Come raggiungere un traguardo?
Senza fretta, ma senza sosta.
Goethe

La fretta è un vizio prevalentemente occidentale, legato all’idea di produttività ed efficienza. Le antiche culture orientali insegnano invece a coltivare la lentezza, la consapevolezza e la pazienza, intesa come arte dell’attesa. Dopo queste mie vacanze, come sempre all’insegna della natura, cerco di tenere a mente un insight che ho avuto osservando le piante dell’orto di mio padre. Restare a guardare la terra che lentamente sa dare vita e nutrire, sostenuta dalle mani sapienti del contadino, a innumerevoli piante; ognuna con il suo ritmo giunge a maturazione al momento giusto e ci fa godere dei suoi frutti. Osservandolo cambiare nel corso del tempo si possono raccogliere anche frutti più profondi, insegnamenti che si possono metaforicamente applicare al nostro vivere quotidiano, come la cura, l’attesa, la fatica e la pazienza. Quando coltiviamo una pianta dobbiamo rispettare il suo ritmo: non tutti i momenti sono giusti per la sua semina, né per la concimazione… Con cautela possiamo stare ad osservare e capire: quando spunta il bocciolo possiamo osservarlo giorno dopo giorno crescere e sbocciare, diventare fiore e restando spettatori di questa crescita capiamo che ogni azione “in più” risulterebbe inutile se non addirittura nociva.

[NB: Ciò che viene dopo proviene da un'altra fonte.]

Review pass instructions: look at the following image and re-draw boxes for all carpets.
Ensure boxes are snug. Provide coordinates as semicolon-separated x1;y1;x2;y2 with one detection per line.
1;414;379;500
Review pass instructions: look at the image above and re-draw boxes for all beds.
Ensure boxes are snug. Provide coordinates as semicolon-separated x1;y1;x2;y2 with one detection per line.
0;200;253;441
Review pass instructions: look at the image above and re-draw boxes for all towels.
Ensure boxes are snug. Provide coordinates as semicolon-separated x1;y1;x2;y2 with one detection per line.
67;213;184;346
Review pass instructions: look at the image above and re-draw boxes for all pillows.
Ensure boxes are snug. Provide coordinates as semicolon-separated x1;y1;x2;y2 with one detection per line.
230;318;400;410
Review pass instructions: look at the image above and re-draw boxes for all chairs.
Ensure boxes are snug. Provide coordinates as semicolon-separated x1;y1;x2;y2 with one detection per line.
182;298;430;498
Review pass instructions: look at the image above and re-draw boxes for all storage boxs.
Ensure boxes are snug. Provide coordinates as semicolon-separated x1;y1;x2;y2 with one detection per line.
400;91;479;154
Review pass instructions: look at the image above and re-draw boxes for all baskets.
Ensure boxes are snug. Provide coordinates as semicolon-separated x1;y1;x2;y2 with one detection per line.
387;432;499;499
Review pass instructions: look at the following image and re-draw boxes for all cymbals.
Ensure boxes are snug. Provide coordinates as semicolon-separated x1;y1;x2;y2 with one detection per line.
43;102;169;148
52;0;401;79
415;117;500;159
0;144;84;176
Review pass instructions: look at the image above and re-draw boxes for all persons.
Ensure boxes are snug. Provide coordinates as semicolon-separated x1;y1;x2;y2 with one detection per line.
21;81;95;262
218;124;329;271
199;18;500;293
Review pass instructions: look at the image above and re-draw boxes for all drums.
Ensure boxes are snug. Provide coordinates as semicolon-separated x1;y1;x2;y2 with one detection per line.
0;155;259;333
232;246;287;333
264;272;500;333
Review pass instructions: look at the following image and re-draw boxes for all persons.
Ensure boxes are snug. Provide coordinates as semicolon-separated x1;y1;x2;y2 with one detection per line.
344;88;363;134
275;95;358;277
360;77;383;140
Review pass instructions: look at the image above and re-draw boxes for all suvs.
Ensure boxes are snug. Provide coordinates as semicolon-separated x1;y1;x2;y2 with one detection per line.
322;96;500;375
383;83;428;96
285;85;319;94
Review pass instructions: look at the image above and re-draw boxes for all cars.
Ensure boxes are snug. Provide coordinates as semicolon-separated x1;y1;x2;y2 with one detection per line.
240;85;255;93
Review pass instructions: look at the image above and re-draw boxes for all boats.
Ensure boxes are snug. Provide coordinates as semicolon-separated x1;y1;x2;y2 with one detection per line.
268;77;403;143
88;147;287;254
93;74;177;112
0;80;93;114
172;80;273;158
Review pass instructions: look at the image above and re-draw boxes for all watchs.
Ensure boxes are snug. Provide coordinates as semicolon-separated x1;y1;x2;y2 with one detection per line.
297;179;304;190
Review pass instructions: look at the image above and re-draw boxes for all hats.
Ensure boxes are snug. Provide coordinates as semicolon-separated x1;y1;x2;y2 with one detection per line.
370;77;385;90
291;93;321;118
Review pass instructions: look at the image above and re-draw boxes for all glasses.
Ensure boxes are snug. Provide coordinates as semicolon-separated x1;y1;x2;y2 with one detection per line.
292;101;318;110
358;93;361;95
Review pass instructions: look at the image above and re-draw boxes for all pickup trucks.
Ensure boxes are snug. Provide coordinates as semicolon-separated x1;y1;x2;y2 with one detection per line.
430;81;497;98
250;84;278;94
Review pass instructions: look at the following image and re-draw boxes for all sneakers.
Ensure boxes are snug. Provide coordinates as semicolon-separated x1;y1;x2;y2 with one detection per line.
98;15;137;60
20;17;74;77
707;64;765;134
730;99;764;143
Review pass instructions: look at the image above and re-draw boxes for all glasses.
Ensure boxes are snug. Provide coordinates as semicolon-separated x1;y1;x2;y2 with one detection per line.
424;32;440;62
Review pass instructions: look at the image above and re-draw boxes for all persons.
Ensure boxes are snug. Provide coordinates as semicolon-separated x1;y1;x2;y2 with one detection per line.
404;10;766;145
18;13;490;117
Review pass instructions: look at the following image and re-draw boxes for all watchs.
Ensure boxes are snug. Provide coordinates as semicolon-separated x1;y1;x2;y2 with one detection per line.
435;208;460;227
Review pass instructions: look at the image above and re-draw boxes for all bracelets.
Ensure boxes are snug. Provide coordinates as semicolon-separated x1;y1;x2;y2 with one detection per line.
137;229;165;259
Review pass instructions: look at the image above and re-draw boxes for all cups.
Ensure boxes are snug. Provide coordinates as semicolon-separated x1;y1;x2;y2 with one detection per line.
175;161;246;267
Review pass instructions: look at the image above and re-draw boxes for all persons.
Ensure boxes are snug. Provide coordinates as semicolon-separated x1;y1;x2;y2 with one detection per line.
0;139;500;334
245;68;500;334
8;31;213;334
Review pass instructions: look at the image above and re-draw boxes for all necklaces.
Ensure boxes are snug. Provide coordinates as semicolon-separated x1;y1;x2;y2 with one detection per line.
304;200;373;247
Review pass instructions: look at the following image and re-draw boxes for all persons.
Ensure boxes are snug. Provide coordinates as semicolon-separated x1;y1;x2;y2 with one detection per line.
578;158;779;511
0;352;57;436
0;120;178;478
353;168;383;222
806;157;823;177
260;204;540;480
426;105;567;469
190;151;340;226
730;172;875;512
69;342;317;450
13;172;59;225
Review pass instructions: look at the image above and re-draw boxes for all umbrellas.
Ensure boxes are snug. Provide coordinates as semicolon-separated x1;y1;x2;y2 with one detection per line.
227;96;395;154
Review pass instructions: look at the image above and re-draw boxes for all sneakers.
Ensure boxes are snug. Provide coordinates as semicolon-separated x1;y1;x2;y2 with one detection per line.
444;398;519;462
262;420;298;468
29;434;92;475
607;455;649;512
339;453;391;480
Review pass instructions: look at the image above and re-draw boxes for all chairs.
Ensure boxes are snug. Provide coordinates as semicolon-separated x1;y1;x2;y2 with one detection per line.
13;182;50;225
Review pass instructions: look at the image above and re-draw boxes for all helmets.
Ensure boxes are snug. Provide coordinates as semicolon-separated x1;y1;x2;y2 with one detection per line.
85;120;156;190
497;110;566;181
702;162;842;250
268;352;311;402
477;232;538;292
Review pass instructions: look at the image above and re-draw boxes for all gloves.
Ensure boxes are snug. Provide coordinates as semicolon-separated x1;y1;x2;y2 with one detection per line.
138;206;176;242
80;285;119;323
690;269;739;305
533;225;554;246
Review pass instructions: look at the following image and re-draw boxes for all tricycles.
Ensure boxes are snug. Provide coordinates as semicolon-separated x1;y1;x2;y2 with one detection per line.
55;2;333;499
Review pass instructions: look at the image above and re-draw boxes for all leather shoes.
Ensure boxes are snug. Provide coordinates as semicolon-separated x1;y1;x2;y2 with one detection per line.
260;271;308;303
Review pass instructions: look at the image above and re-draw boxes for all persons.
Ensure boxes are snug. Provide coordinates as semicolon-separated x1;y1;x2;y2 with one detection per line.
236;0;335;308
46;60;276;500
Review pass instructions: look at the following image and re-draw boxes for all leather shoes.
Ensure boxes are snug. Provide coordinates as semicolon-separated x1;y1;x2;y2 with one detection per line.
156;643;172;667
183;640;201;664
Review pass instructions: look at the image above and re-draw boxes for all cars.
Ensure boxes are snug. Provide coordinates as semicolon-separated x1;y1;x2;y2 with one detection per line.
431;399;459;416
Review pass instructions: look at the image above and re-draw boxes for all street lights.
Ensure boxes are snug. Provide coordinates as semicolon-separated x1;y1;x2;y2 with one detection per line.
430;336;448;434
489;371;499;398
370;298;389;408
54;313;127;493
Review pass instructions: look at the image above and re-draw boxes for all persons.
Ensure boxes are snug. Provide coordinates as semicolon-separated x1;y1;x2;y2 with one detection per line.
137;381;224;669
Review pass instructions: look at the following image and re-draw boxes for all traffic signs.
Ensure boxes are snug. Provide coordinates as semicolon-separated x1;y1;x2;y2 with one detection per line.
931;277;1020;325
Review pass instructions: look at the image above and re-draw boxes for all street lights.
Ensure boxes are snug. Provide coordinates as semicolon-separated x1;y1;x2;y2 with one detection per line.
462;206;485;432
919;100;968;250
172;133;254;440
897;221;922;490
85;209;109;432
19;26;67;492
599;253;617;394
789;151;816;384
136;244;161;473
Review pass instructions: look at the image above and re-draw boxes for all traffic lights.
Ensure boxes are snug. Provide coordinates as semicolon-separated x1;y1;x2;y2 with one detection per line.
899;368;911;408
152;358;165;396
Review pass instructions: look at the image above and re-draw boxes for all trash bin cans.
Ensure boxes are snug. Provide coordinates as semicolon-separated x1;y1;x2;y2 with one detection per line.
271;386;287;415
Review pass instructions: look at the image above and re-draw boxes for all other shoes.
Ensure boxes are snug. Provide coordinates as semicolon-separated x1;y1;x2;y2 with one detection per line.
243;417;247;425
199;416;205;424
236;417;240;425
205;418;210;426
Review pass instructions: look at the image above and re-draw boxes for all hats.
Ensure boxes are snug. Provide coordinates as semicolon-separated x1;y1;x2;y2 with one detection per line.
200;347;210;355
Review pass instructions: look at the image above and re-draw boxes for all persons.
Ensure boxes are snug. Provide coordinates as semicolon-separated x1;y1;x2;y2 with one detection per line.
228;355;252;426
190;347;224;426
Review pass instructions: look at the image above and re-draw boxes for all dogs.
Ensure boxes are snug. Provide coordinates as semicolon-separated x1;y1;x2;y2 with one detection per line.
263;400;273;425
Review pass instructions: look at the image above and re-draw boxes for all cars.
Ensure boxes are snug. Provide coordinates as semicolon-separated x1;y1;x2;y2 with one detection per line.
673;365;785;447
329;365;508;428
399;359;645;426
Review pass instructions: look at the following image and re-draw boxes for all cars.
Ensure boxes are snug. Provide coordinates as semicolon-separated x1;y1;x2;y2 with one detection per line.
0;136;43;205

Le azioni in più sono quelle dettate dalla fretta, dall’ansia del frutto, dal voler rispondere ad un nostro bisogno anziché ascoltare e rispettare quello dell’altro, che in questo caso è la pianta. Lo stesso sguardo possiamo averlo verso noi stessi e le nostre azioni: facendo tabula rasa dei nostri bisogni ansiosi, troviamo il momento giusto e piantiamo il seme e prendendocene delicatamente cura, attendiamo che, con il suo ritmo, cresca.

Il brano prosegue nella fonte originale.